REQUIRED ACTIONS >>
**A.** Answer these questions about the robin story:
(i) What color is Jack's belly?
(ii) What did Jack have in his beak when he made eye contact with the narrator?
(iii) How many feathers first fluttered onto the narrator's sweater?
**B.** From the robin story, return the text word for word, beginning at the words "Truth be told, however, this" and stopping after "but not mine.".
**C.** Write the next part of the robin story, picking up after its last sentence.

SUPPLIED PASSAGE >>
Jack was in the near distance hunting for seeds or insects. I studied him carefully in response to my mother’s question. How did I know it was Jack? There was his rusty red belly, of course, but the imposters had those too. Was there something about his eyes perhaps, those black marbles fixed within a ring of white feathers? But looking at the false robins to Jack’s left and right I saw they had those as well; physically, in fact, they were indistinguishable from the true robin, the one I knew, the creature who appeared whenever I thought to look for him.

 

Maybe it was something in his movements. The particular swing of his swoop. With a beetle in his beak, Jack made eye contact with me before soaring off to enjoy his dinner. Maybe it was like one of those Magic Eye books everyone passed around at school where the image remained elusive if you focused too hard on finding it.

 

“I just know when it’s him,” I told my mother with more assurance than I felt.

 

Truth be told, however, this was when I stopped seeing Jack. It was as if he knew I was trying to discern his magic, trying to make him explicable. As if he knew that, had I been able to put my finger on how I knew it was him, I would have let my mother— and then, who next? The whole world?— into the quiet secret companionship we’d known since before I could remember. So he stopped appearing to me. When I looked for him, I saw only the lookalikes pecking and swooping and perching.

 

Robins, perhaps, but not mine.

 

One evening in early adulthood I was walking home in the wee hours pleasantly drunk after an evening with friends. The city was as silent as it ever gets. Honks and wailing sirens in the distance, a couple arguing on the next block, but my immediate world felt still and warm as if I were already wrapped in my blankets. Waiting to cross the street, two feathers fluttered onto my sweater. Several more and a white downy tuft followed seconds later.

RAW RECORDS >>
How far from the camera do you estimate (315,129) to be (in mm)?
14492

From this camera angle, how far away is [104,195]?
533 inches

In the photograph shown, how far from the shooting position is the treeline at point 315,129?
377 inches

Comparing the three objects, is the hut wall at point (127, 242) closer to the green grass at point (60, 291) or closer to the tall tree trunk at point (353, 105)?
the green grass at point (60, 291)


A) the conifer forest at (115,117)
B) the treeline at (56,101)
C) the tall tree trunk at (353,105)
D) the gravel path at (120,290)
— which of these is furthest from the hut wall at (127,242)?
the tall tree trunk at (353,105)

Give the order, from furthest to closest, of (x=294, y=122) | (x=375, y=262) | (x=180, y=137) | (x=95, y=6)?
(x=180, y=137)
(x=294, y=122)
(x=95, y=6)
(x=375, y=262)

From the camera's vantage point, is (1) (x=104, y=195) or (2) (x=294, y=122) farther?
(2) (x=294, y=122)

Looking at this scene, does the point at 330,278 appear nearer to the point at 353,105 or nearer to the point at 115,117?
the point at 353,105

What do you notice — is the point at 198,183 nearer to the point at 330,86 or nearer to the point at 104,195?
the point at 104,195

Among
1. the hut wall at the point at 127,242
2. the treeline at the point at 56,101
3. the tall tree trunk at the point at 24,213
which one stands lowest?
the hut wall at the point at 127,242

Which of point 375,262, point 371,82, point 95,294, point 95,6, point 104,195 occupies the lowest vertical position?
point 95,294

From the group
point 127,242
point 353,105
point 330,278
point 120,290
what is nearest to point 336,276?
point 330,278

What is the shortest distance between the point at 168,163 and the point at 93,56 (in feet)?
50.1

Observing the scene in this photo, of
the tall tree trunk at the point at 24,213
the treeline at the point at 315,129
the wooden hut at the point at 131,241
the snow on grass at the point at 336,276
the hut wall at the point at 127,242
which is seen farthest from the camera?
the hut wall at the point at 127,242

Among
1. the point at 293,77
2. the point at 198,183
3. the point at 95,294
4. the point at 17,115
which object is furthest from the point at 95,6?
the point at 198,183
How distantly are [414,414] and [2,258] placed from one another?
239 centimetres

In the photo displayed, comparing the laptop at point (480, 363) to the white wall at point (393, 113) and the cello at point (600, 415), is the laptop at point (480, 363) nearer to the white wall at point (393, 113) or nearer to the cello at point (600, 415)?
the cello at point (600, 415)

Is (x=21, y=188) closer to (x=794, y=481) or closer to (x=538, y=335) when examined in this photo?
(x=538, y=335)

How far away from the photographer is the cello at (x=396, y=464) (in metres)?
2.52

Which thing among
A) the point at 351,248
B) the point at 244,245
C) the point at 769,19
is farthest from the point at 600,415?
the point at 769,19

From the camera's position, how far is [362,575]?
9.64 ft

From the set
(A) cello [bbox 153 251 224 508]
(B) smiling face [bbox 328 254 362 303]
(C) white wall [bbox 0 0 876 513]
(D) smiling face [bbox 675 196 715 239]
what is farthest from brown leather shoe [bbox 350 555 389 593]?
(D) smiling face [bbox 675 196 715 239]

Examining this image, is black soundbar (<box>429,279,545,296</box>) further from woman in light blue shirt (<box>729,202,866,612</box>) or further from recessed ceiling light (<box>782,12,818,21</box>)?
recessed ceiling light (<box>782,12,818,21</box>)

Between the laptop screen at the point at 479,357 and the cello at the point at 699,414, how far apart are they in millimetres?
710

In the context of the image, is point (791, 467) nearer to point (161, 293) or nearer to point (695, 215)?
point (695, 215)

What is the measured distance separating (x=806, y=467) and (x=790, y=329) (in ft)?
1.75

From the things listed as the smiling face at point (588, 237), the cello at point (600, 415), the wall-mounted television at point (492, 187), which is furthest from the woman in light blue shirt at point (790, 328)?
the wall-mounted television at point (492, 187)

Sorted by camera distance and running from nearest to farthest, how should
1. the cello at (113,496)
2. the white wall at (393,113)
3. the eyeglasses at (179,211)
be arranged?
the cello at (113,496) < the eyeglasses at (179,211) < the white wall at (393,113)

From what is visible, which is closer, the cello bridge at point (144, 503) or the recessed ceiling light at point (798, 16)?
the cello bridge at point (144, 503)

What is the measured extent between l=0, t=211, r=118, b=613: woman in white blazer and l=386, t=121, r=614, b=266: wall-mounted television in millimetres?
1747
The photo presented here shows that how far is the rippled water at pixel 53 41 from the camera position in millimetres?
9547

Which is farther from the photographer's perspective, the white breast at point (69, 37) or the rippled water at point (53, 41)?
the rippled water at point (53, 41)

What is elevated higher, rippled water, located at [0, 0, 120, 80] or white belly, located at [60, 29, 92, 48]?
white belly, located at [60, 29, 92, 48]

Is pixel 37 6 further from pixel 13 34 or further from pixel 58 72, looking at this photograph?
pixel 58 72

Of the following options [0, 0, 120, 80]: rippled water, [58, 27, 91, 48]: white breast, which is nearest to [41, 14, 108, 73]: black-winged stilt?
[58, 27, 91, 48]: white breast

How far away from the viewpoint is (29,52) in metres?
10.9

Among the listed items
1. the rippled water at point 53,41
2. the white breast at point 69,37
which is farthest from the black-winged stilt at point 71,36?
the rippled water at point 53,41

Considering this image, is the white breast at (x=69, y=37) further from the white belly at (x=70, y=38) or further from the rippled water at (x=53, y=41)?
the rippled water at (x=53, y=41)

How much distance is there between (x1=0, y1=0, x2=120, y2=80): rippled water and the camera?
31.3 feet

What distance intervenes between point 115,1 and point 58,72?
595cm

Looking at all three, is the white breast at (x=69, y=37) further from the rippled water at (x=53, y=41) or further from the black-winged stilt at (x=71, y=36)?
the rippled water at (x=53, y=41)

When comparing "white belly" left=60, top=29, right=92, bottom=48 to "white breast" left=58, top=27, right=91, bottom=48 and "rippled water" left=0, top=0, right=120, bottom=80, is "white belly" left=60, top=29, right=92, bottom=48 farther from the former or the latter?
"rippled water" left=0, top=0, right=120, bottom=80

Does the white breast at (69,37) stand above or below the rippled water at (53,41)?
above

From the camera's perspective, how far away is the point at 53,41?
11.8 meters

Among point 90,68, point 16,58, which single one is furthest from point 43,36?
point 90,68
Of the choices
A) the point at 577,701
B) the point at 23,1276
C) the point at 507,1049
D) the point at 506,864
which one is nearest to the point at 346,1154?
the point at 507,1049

ANSWERS FOR THE EXERCISE >>
**A.**
(i) Rusty red.
(ii) A beetle.
(iii) Two.

**B.**
Truth be told, however, this was when I stopped seeing Jack. It was as if he knew I was trying to discern his magic, trying to make him explicable. As if he knew that, had I been able to put my finger on how I knew it was him, I would have let my mother— and then, who next? The whole world?— into the quiet secret companionship we’d known since before I could remember. So he stopped appearing to me. When I looked for him, I saw only the lookalikes pecking and swooping and perching.

 

Robins, perhaps, but not mine.

**C.**
 

Above me, a hawk tore great bites out of a city pigeon flopped against the tree’s trunk. I watched the hawk’s beak disappear into the pigeon’s belly. Watched his head move as he found some tasty bit and wriggled it free of the pigeon’s inert body, the hawk’s beady eyes glistening as he gulped the pigeon’s bits down his pearly throat. More feathers descending like snow.

 

“Are we neighbors?” I asked the hawk with the curiosity of a drunk 21-year-old. “Do you live here? Or is this weird?” Of course he didn’t answer, him being, firstly, a hawk and, secondly, preoccupied by his supper. He took another mighty bite of fresh pigeon as I stood transfixed beneath the yellow streetlight. Two other women my age walked past me, braying about the unmysterious minds of the men who bought them drinks. They paid no attention to me within my personal snowglobe of pigeon feathers. They paid no attention to the hawk mere feet away from them, this scene of primal nature. I wanted to ask them, “do you know if hawks live here? Or if this is weird?” But more, I wanted the hawk to remain my own.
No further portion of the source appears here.